**SELECTED EXCERPT:**
● ● ● ●
Regardless of if I think a new Iron Chic album would fail to measure up to their first one, I still got excited when I heard they would be releasing You Can't Stay Here this year.

Yeah, this album is fun...and the way it comes out of the gate with those first two songs, almost had me fooled into thinking that it was going to be as good as Not Like This. We lose a little steam after those songs, but man, this record is a good time.

800 pressed on clear with black, red and gold splatter. As far as splatter vinyl goes, this actually looks really good, and the gold accents on the cover are a nice touch.

Wednesday, November 01, 2017

Klear Kadavar

With Kadavar's 2015 release, Berlin, I worried that the band was going to go soft on us with their third album. There was no need for my apprehension, and while the album wasn't as doomy as their first two records, Berlin still brought some seriously great Heavy Rock.

If I was worried about Kadavar "selling out" with their last album, with Rough Times, they prove that I have nothing to fear. The first videos for Die Baby Die and Into The Wormhole, show that the band had really upped their doom game. Seems that a bunch of people are down on the album, but I'm loving this heavy sound.

Don't be fooled by the brightly colored clothes and silly hats...this is some dark shit.

300 pressed on clear vinyl.

Friday, October 27, 2017

Blackfinger Of Doom

I love the old Trouble records, and I was even a fan of that record from The Skull from a few years back...but for some reason, when I was told that vocalist Eric Wagner was also singing for a new band, Blackfinger, I kind of shrugged my shoulders and ignored the recommendation. I'm not sure why I was so indifferent to it...maybe because The Skull had already released an album that same year, and I didn't want to overplay Wagner's voice...or maybe I just thought the Blackfinger name was stupid. Either way, I steered clear of their self titled debut in 2014.

When I saw that Blackfinger were releasing a new album in 2017, I figured that maybe now was the time to check them out.

Given Wagner's distinct voice, hearing it here immediately brings Trouble and The Skull to mind...and while Blackfinger are still firmly entrenched in the Doom/Stoner sounds, there is something a bit more sparse and melancholic here. With the first couple of listens, I was disappointed that Wagner didn't give us another record from The Skull instead, but with each listen I appreciate this more and more...and as we work our way into Autumn, I'm finding that this album fits the season perfectly. I'm obviously going to have to go back and get my hands on the Blackfinger debut as well.
● ● ● ●
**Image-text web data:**

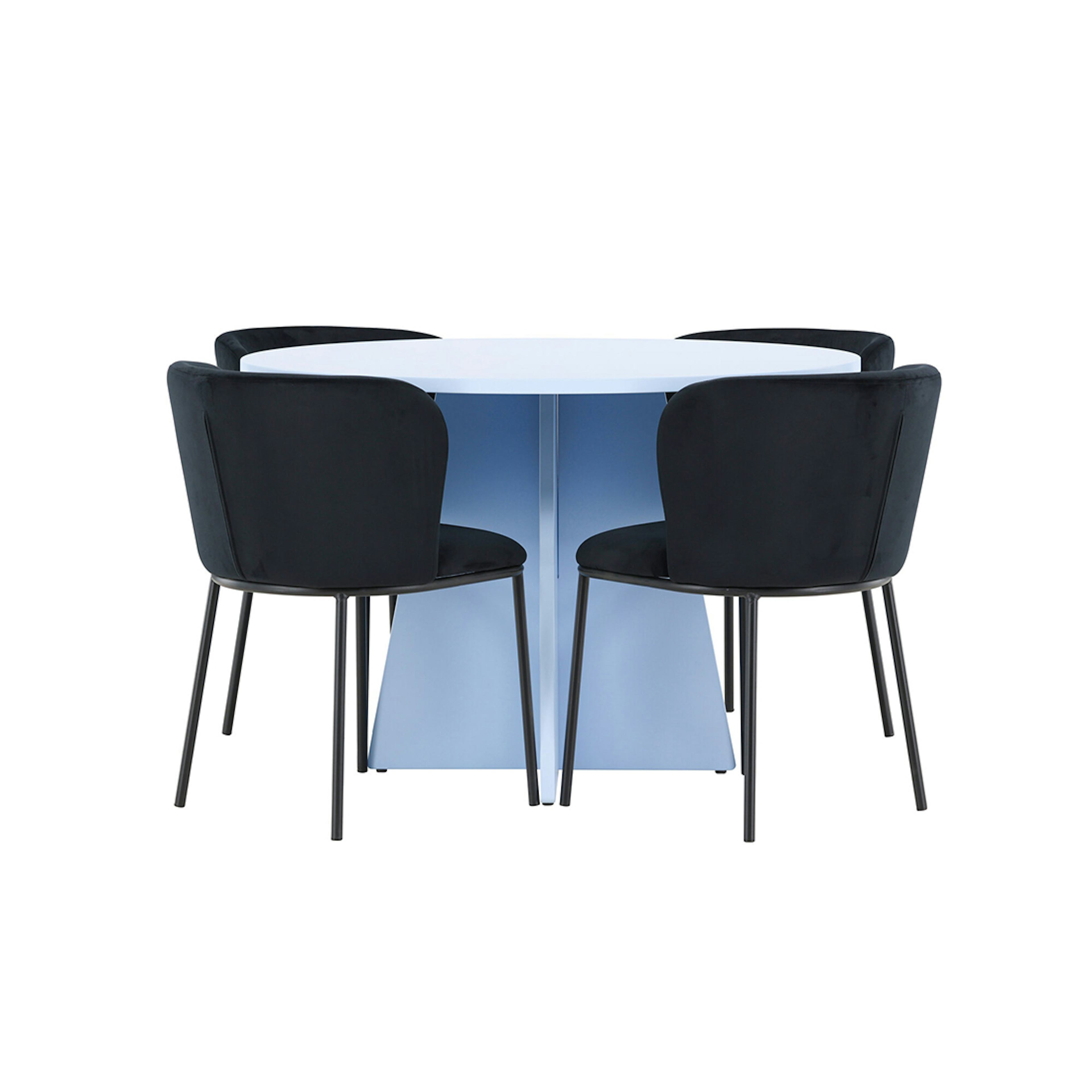 Matgrupp Venture Home Bootcut Ø110 cm med 4st Edina Matstolar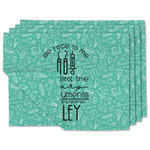 Dental Hygienist Linen Placemat w/ Name or Text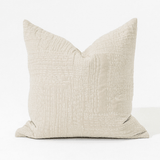 Gudri Patch Natural Handmade Embroidered Linen Cushion Cover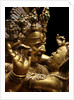 Detail of Tibetan sculpture of Hayagriva and consort by Anonymous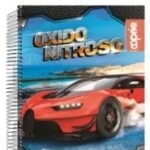 Cuaderno Cátedra Espiral Tapa Dura 10 Materias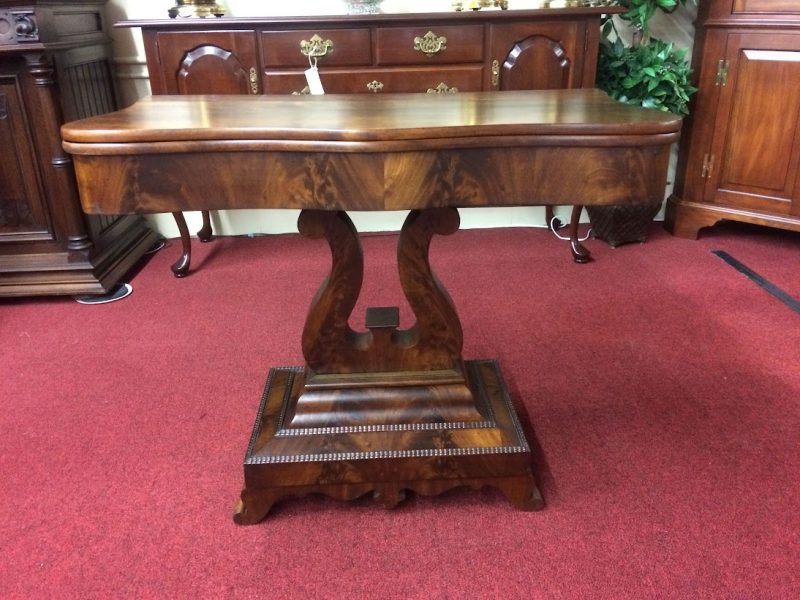 Antique Games Table, Mahogany Hall Table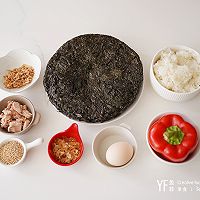 自制海苔拌饭料 | 海苔鲔鱼炒饭的做法图解1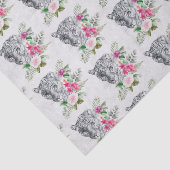 Beautiful Leopard Head Portrait Pattern Seidenpapier (Ausschnitt)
● ● ● ●
**USING THE INFORMATION:**
**a.** Answer these questions from the record reviews, one line each:
(i) How many copies of the Iron Chic album were pressed, and on what vinyl?
(ii) What was the title of Kadavar's 2015 release?
(iii) In what year did Blackfinger put out their self-titled debut?
**b.** Pick up the record reviews after their final sentence and keep writing in the same voice.

**ANSWER SECTION:**
**a.**
(i) 800, pressed on clear vinyl with black, red and gold splatter.
(ii) Berlin.
(iii) 2014.

**b.**
400 pressed on blue and black marbled vinyl.

Wednesday, October 25, 2017

Quality Control

There was a time in the early 2000's when I was listening to a lot of hip hop, and the blame lies squarely with my friend Rob. When we weren't killing each other in Unreal Tournament online, we were hanging out quite bit and playing Magic the Gathering for a few hours each week at his house. We were total nerds, and were having the best of times while doing it. While hanging out, we always had the stereo going, and working through a rotation of CDs. We weren't a perfect match musically, but we did share some common ground...and when we weren't listening to Overkill or Slayer, we were trying to convert each other to other music that we were loving at the moment.

While I kept pushing Cast Iron Hike and Boy Sets Fire, he would force feed me Beastie Boys and Wu-Tang Clan, and eventually we started to rub off on one another a little bit.

It eventually got to the point where I was actively searching out, and downloading a bunch of hip hop stuff. My interest only lasted a few years, and I eventually got bored with the genre...but during that five year period of interest, I did discover a handful of albums that really left a mark on me...and the first album from Jurassic 5 was one of those.

To me, J5 were the hip hop equivalent to 7 Seconds. They weren't looking to pose or be hard...they came across as positive and down to earth, and goddamn, it was fun to just chill with their flow.

These days, it is an extremely rare occasion for me to revisit any of those hip hop albums. For the most part, they just sit on my CD shelf and collect dust...but every once in a while, a warm summer day will inspire me to kick back and bob my head to those beats. A couple of months ago, I was hit by one of those inspirations. I hadn't heard some of this stuff for years, and it was a fun trip back in time, to when I cared about this shit.

When I saw that Newbury Comics had an exclusive pressing available for the first Jurassic 5 album, and they were having a 25% off sale on all vinyl, I couldn't resist adding it to the collection. I've never been overly interesting in buying vinyl for those rap records, but I suppose that every once in a while, I'll make an exception.

Saturday, October 21, 2017

Vinyl Seeker

As soon as I finished up my 1987 obsession a couple months ago, I immediately moved straight into '88. It was fun getting stuck in '87, and wanting to follow the evolution of music through the years, 1988 was the next stop. Working my way alphabetically through the playlist, my first stop was AC/DC's Blow Up Your Video.

Blow Up Your Video was the last AC/DC album that I bought as a kid, and by the time the follow up, The Razors Edge, was released in 1990, AC/DC no longer cut it for me. By then, they were no longer loud enough...they weren't as heavy and fast as thrash...and they weren't as real as the punk and hardcore bands I was starting to get into...but in 1988, Blow Up Your Video was my last attempt to hold on to the band that had at one point been a favorite when I started getting into heavier music.

I enjoyed Blow Up Your Video at the time...even though it was a quite a bit weaker than previous albums. Hell, I vividly recall going nuts and stage diving like crazy onto my couch to album closer, This Means War. That song ruled. I even managed to catch AC/DC live for the third time on this tour...but I soon started to get tired of them, and put them on the shelf for about 10 years.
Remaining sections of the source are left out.